TASK INSTRUCTIONS:
Output every entry exactly as written, skipping any pictures.

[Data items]
====

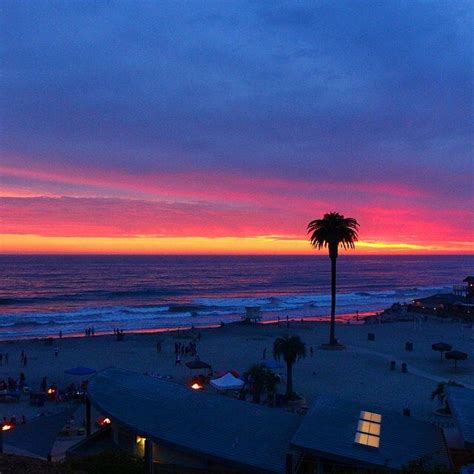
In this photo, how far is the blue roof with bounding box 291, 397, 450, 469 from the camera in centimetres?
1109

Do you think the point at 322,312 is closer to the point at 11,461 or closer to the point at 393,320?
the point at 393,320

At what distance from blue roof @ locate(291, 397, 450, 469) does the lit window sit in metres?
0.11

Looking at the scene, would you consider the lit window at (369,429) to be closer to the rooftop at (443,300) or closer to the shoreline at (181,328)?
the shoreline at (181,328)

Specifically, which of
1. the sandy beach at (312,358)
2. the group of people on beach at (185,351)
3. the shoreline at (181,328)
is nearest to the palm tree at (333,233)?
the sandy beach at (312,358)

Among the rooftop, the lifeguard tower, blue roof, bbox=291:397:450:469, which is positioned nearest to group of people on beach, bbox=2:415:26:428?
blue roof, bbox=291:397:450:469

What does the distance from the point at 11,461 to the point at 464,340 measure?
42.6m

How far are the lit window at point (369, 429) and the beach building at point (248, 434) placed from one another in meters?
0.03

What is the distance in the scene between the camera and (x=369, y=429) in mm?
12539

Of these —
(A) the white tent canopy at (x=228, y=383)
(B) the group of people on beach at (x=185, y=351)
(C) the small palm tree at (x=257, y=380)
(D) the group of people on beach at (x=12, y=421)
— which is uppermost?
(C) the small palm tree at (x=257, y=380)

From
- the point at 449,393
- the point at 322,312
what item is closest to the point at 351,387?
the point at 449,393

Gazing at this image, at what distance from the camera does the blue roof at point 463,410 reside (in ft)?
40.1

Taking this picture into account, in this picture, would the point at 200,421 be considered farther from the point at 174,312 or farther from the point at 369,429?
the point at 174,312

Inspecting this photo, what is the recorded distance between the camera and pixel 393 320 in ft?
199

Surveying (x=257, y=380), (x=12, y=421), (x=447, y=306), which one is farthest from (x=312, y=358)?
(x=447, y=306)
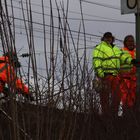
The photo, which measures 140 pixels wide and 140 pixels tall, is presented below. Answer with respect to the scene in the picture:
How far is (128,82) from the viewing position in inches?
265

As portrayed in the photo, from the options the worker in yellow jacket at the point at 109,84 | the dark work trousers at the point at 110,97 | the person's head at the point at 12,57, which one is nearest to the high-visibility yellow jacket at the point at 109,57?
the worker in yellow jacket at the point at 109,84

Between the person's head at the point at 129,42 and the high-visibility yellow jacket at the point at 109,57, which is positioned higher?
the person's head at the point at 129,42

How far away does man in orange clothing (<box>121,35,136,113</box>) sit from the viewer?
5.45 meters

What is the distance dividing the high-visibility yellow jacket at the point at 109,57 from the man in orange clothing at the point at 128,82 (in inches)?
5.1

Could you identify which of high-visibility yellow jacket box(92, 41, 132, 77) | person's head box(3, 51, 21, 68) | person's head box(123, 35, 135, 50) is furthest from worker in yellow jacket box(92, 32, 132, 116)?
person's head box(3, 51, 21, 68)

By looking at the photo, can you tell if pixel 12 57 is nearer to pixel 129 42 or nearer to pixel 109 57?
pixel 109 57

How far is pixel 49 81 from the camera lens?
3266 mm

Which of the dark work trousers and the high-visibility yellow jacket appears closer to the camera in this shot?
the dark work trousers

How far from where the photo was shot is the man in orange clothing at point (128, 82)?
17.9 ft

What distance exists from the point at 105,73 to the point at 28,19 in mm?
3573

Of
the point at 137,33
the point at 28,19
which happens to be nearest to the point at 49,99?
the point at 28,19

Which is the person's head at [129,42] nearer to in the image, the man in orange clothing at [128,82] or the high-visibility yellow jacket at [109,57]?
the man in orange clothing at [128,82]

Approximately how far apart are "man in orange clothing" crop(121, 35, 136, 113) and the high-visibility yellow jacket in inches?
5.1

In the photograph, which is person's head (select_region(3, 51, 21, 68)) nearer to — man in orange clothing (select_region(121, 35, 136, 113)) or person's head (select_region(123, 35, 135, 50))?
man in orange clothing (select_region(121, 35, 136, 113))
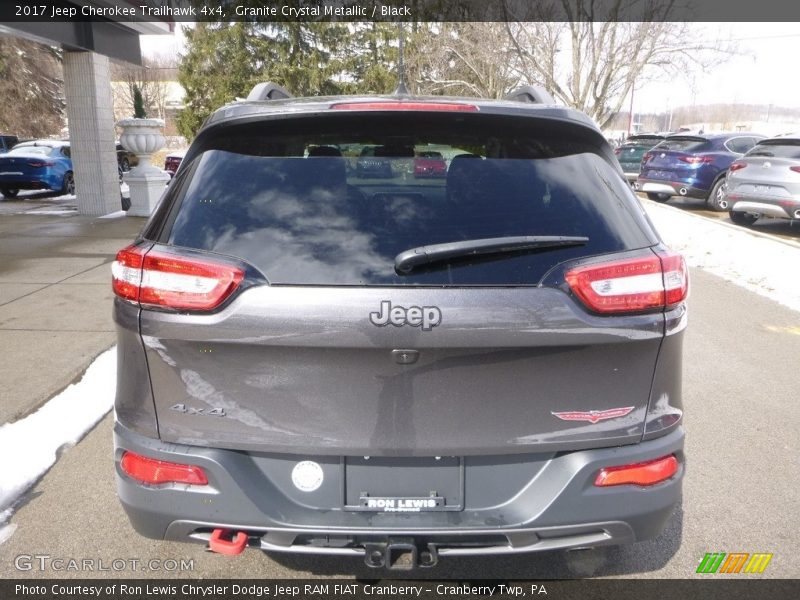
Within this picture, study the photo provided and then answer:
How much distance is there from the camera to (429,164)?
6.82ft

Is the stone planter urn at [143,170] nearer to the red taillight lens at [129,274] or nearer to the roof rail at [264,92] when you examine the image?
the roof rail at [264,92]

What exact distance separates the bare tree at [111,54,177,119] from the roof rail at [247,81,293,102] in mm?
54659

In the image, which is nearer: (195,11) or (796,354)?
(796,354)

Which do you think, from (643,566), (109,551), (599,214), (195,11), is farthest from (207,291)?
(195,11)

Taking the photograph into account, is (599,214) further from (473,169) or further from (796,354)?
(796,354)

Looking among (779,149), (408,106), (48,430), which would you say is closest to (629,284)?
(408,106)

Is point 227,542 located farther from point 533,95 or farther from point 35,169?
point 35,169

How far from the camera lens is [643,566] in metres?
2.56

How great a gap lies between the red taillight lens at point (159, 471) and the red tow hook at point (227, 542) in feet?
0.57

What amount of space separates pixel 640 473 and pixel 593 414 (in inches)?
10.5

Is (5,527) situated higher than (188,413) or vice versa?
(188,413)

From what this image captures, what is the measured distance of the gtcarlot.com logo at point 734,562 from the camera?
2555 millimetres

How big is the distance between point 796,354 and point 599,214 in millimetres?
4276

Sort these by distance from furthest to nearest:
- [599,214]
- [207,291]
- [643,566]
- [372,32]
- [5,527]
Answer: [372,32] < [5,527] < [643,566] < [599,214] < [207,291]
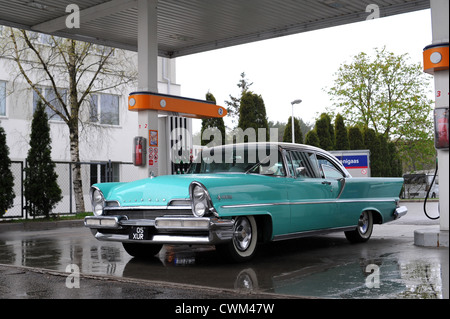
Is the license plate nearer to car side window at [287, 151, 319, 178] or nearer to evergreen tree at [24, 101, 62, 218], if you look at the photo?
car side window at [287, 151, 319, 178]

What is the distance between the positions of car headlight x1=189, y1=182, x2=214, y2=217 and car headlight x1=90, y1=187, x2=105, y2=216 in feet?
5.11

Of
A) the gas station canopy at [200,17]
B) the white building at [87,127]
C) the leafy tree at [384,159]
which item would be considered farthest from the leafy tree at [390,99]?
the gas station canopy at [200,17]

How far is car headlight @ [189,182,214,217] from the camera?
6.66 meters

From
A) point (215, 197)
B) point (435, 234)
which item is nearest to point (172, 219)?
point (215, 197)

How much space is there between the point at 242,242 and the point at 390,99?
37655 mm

====

WRITTEN RESPONSE:
In this photo, how far is the blue roof with bounding box 291, 397, 450, 469 from the camera in centimetres?
1109

Do you think the point at 322,312 is closer to the point at 11,461 or closer to the point at 393,320?
the point at 393,320

At what distance from blue roof @ locate(291, 397, 450, 469) does the lit window sit in metres?
0.11

Looking at the scene, would you consider the lit window at (369,429) to be closer to the rooftop at (443,300) or closer to the shoreline at (181,328)?
the shoreline at (181,328)

Specifically, which of
1. the sandy beach at (312,358)
2. the group of people on beach at (185,351)
3. the shoreline at (181,328)
is nearest to the palm tree at (333,233)?
the sandy beach at (312,358)

Among the rooftop, the lifeguard tower, blue roof, bbox=291:397:450:469, which is positioned nearest to group of people on beach, bbox=2:415:26:428?
blue roof, bbox=291:397:450:469

What does the distance from the point at 11,461 to the point at 464,340 measure?
42.6m

How far are the lit window at point (369, 429) and the beach building at point (248, 434) placed from one another in meters?
0.03

What is the distance in the scene between the camera and (x=369, y=429) in mm?
12539

Of these —
(A) the white tent canopy at (x=228, y=383)
(B) the group of people on beach at (x=185, y=351)
(C) the small palm tree at (x=257, y=380)
(D) the group of people on beach at (x=12, y=421)
— which is uppermost?
(C) the small palm tree at (x=257, y=380)

From
- the point at 449,393
- the point at 322,312
what item is closest to the point at 351,387?
the point at 449,393

Gazing at this image, at what distance from the camera does the blue roof at point 463,410 reside (in ft)?
40.1

Taking this picture into account, in this picture, would the point at 200,421 be considered farther from the point at 174,312 or farther from the point at 369,429?
the point at 174,312

Inspecting this photo, what is the recorded distance between the camera and pixel 393 320 in ft?
199

Surveying (x=257, y=380), (x=12, y=421), (x=447, y=306), which one is farthest from (x=312, y=358)?
(x=447, y=306)
The photo, which measures 140 pixels wide and 140 pixels tall, is presented below. Answer with respect to the scene in the picture:
How far is (128,82) from the viewing position in inches?
265

As portrayed in the photo, from the options the worker in yellow jacket at the point at 109,84 | the dark work trousers at the point at 110,97 | the person's head at the point at 12,57, which one is nearest to the high-visibility yellow jacket at the point at 109,57?
the worker in yellow jacket at the point at 109,84

Between the person's head at the point at 129,42 and the high-visibility yellow jacket at the point at 109,57, which is positioned higher?
the person's head at the point at 129,42

How far away does man in orange clothing (<box>121,35,136,113</box>) sit from the viewer?
5.45 meters

What is the distance dividing the high-visibility yellow jacket at the point at 109,57 from the man in orange clothing at the point at 128,82 (in inches)?
5.1

Could you identify which of high-visibility yellow jacket box(92, 41, 132, 77) | person's head box(3, 51, 21, 68) | person's head box(123, 35, 135, 50) is furthest from worker in yellow jacket box(92, 32, 132, 116)?
person's head box(3, 51, 21, 68)

By looking at the photo, can you tell if pixel 12 57 is nearer to pixel 129 42 or nearer to pixel 109 57?
pixel 109 57

How far is pixel 49 81 from the camera lens?
3266 mm

Which of the dark work trousers and the high-visibility yellow jacket appears closer to the camera in this shot?
the dark work trousers

How far from where the photo was shot is the man in orange clothing at point (128, 82)?
17.9 ft

What distance exists from the point at 105,73 to the point at 28,19 in mm?
3573

Of
the point at 137,33
the point at 28,19
which happens to be nearest to the point at 49,99?
the point at 28,19

Which is the person's head at [129,42] nearer to in the image, the man in orange clothing at [128,82] or the high-visibility yellow jacket at [109,57]?
the man in orange clothing at [128,82]

Approximately how far apart are "man in orange clothing" crop(121, 35, 136, 113) and the high-visibility yellow jacket in inches?
5.1

In the photograph, which is person's head (select_region(3, 51, 21, 68)) nearer to — man in orange clothing (select_region(121, 35, 136, 113)) or person's head (select_region(123, 35, 135, 50))?
man in orange clothing (select_region(121, 35, 136, 113))
Within this picture, study the photo provided and then answer:
How much distance is there from the camera to (429,164)?
6.82ft

Is the stone planter urn at [143,170] nearer to the red taillight lens at [129,274] or nearer to the roof rail at [264,92] when you examine the image?
the roof rail at [264,92]

What exact distance separates the bare tree at [111,54,177,119] from the roof rail at [247,81,293,102] in mm?
54659

In the image, which is nearer: (195,11) or (796,354)?
(796,354)

Which do you think, from (643,566), (109,551), (599,214), (195,11), is farthest from (207,291)?
(195,11)

Taking the photograph into account, is (599,214) further from (473,169) or further from (796,354)?
(796,354)

Looking among (779,149), (408,106), (48,430), which would you say is closest to (629,284)?
(408,106)

Is point 227,542 located farther from point 533,95 or farther from point 35,169?
point 35,169

How far from the camera lens is [643,566] in metres?
2.56

How great a gap lies between the red taillight lens at point (159, 471) and the red tow hook at point (227, 542) in feet?
0.57

What amount of space separates pixel 640 473 and pixel 593 414 (in inches)?
10.5

Is (5,527) situated higher than (188,413) or vice versa?
(188,413)

From what this image captures, what is the measured distance of the gtcarlot.com logo at point 734,562 from the camera?
2555 millimetres

How big is the distance between point 796,354 and point 599,214 in millimetres?
4276

Sort these by distance from furthest to nearest:
- [599,214]
- [207,291]
- [643,566]
- [372,32]
- [5,527]
Answer: [372,32] < [5,527] < [643,566] < [599,214] < [207,291]
Is the license plate nearer to car side window at [287, 151, 319, 178] or nearer to evergreen tree at [24, 101, 62, 218], if you look at the photo?
car side window at [287, 151, 319, 178]

What is the distance between the positions of car headlight x1=189, y1=182, x2=214, y2=217 and car headlight x1=90, y1=187, x2=105, y2=216 in feet?
5.11

Of
A) the gas station canopy at [200,17]
B) the white building at [87,127]
C) the leafy tree at [384,159]
which item would be considered farthest from the leafy tree at [390,99]?
the gas station canopy at [200,17]

How far is car headlight @ [189,182,214,217] from the camera?
6.66 meters

From
A) point (215, 197)
B) point (435, 234)
which item is nearest to point (172, 219)?
point (215, 197)

How much space is there between the point at 242,242 and the point at 390,99?
37655 mm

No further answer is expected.